James Simmons wrote:
> > Can be any. This behaviour is usually a bug.
> > I'll explain it a little further below:
> 
> Well that kills that idea. I was hoping that often the poblem was that the
> accel engine was updating area that another process was access via the
> framebuffer. If this was the case then I was going to steal a piece of the
> framebuffer from the process owning it and add it the process address
> space that opened /dev/gfx. This way the process owns the accel engine and
> the possible offending framebuffer region. [...]

With buggy hardware, you can simply prevent anything from accessing
the framebuffer (especially via mmaps areas) while the hardware
accelerator is running. If possible, without busy wait.
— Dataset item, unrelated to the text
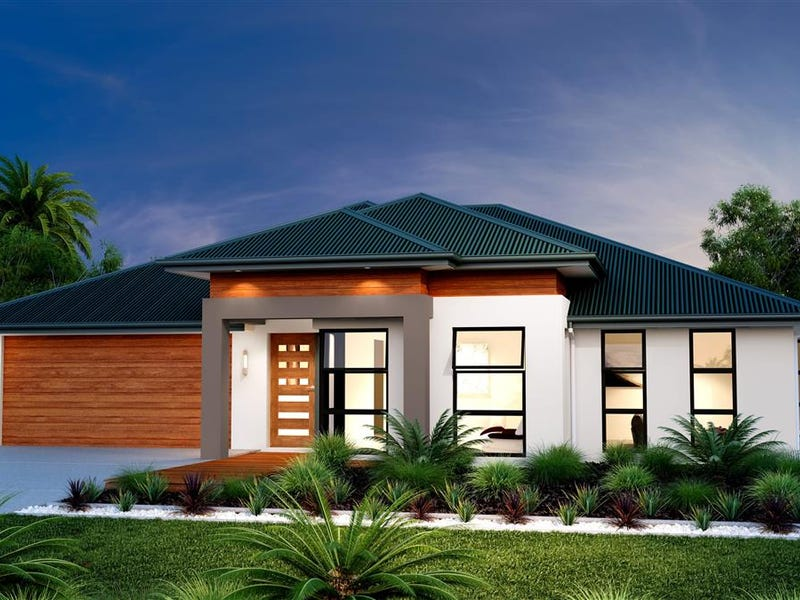 Lot 1425 Kanooka Place, Forest Hill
With normal hardware, concurrent and incorrect accesses to the same
area of the framebuffer by the application (even with two threads
or two processes) are due to bugs IN THE APPLICATION, it means either:
 - that it did not call ggiFlush{Region}() while it should (single
process);
 - that it did not correctly synchronize several drawing threads (single
process w/ multiple threads);
 - that it did not arbitrate correctly the access to the screen
(one app. w/ multiple processes, or more probably one drawing server
with several clients).


Hence, in fact, the real issue is to protect the system against
buggy hardware. In that case, you need to lock access to the
card while the hw accelerator is running. That's pretty enough
in fact - the only other solution is not to allow any access to
the accelerator at all, or to get rid of protection entirely.